We have found that the records of five species from Poland (Hyphoderma transiens, Leptosporomyces fuscostratus, Phlebia cretacea, Ph. subulata, Tubulicrinis calothrix) were added earlier in the GBIF database (https://www.gbif.org). All of them were based on specimens from the GB herbarium (University of Götheborg, Sweden). We confirmed these species from the recently collected original material.

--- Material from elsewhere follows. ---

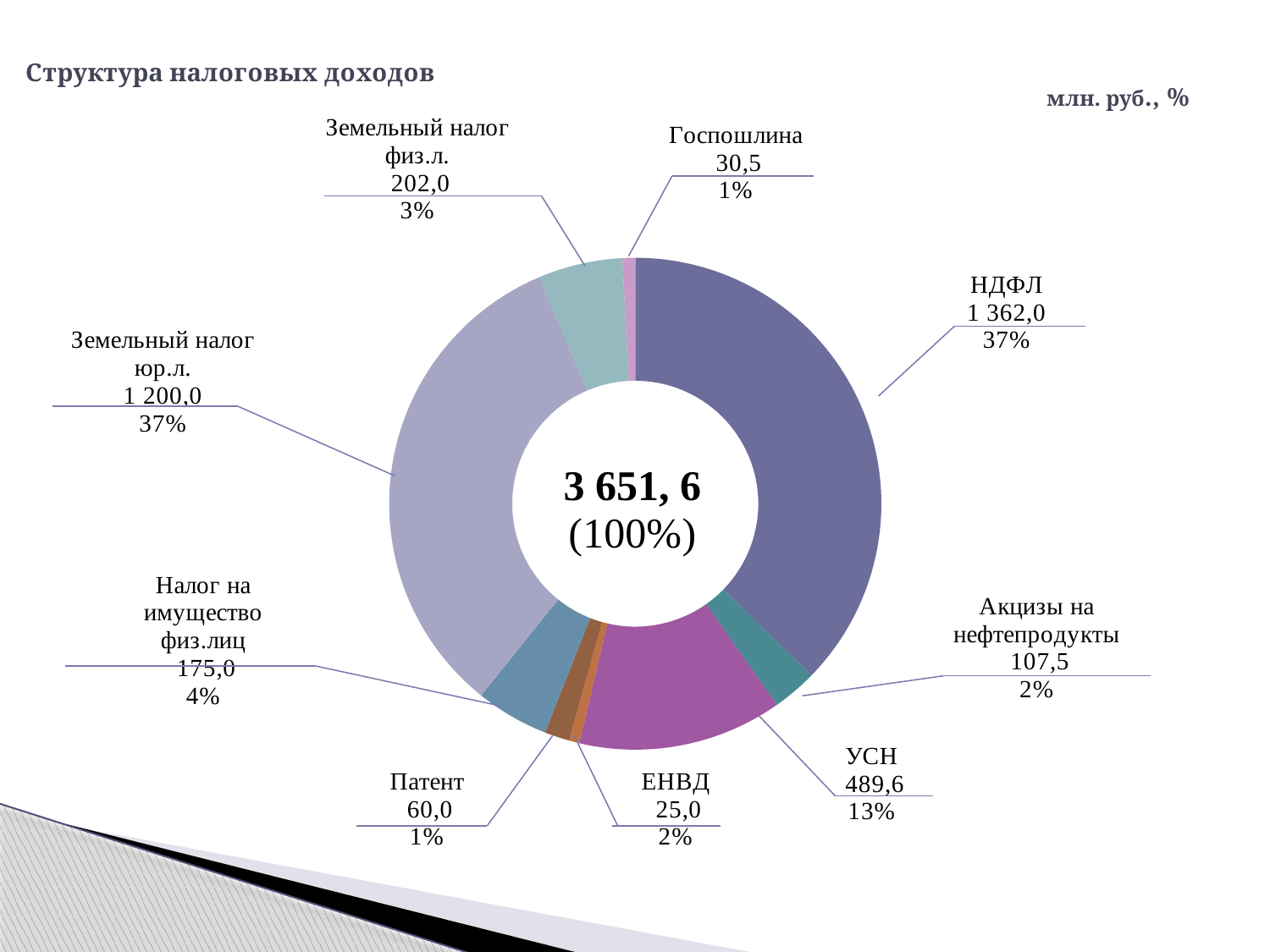
What is the difference between the values for НДФЛ and Земельный налог юр.л.? 162,0 What is the value for НДФЛ? 1 362,0 What total is shown in the centre of the chart? 3 651, 6 (100%) Which is larger, the value for Патент or the value for Госпошлина? Патент What is the value for Акцизы на нефтепродукты? 107,5 What share of tax revenues does УСН account for? 13% How many categories are shown in the chart? 9 What type of chart is shown on the slide? Doughnut (pie) chart Which category has the smallest value? ЕНВД Which category has the largest value? НДФЛ What is the value for Земельный налог юр.л.? 1 200,0 What is the title of the chart? Структура налоговых доходов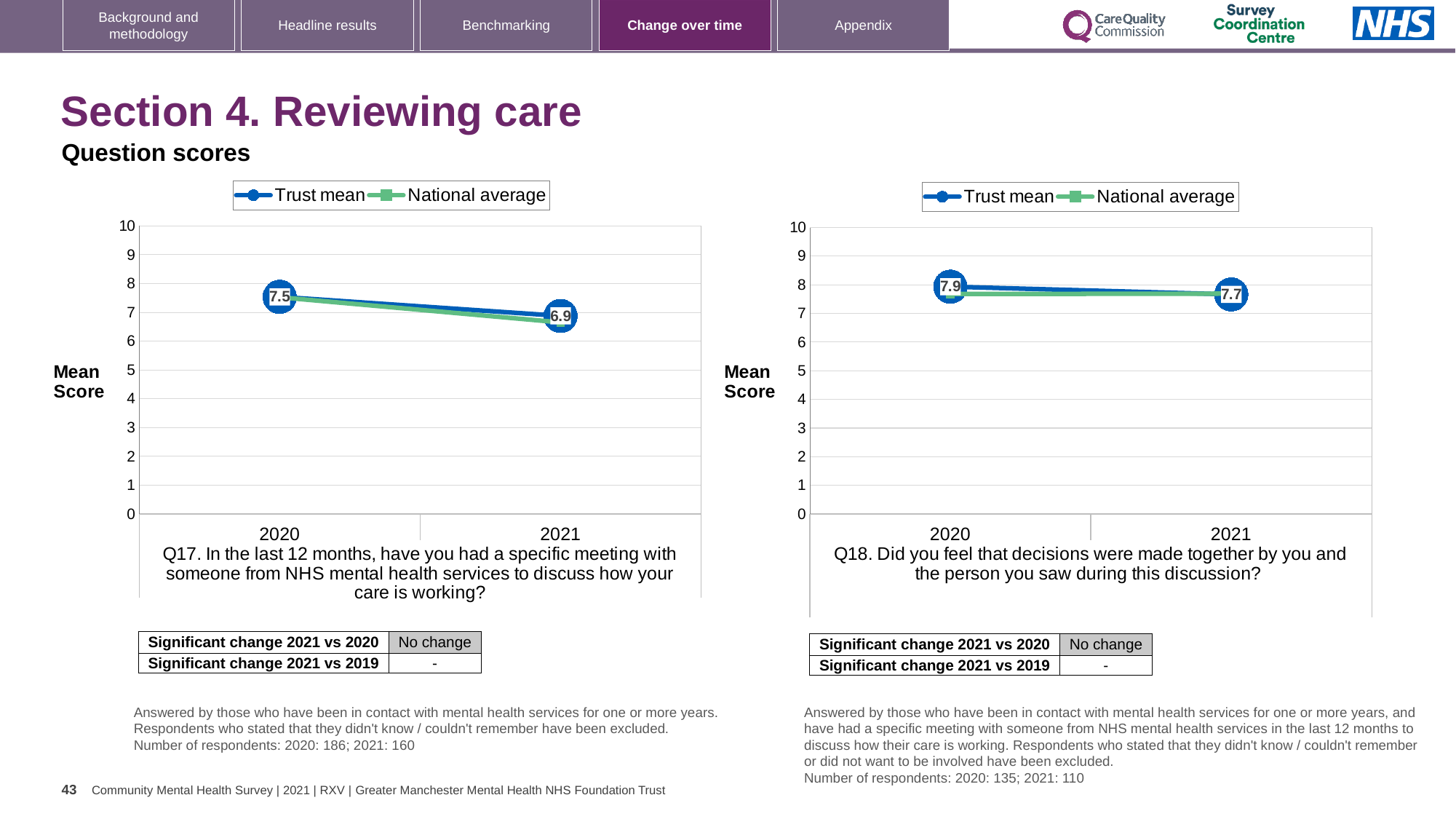
How many series does the legend of the Q18 chart on the right list? 2 In the Q17 chart on the left, what is the Trust mean score for 2020? 7.5 In the Q18 chart on the right, is the National average value for 2021 greater or less than 5? greater In the Q18 chart on the right, what is the Trust mean score for 2021? 7.7 In the Q17 chart on the left, which year has the higher Trust mean, 2020 or 2021? 2020 In the Q18 chart on the right, what is the Trust mean score for 2020? 7.9 In the Q17 chart on the left, by how much did the Trust mean fall from 2020 to 2021? 0.6 In the Q18 chart on the right, what is the difference between the Trust mean in 2020 and in 2021? 0.2 What kind of chart is the Q18 chart on the right? line chart In the Q17 chart on the left, what is the Trust mean score for 2021? 6.9 How many years are plotted on the x axis of the Q17 chart on the left? 2 In the Q17 chart on the left, does the Trust mean rise or fall from 2020 to 2021? fall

From nine species discussed, six (Amylocorticium laceratum, Hyphoderma transiens, Leptosporomyces fuscostratus, Odonticium septocystidiatum, Ph. subulata, Tubulicrinis calothrix) have Eurasian or broader distribution range, and three (Acanthobasidium norvegicum, Phlebia cretacea, Steccherinum albidum) have European or Euro-American distribution. Two species (Hyphoderma transiens, Odonticium septocystidiatum) occur predominantly in warm-temperate regions belonging to nemoral and Mediterranean biomes. Along with identified species, about 14% of the studied specimens still belong to unclear material without specific and sometimes without generic epithet and this suggests the need for further biodiversity studies.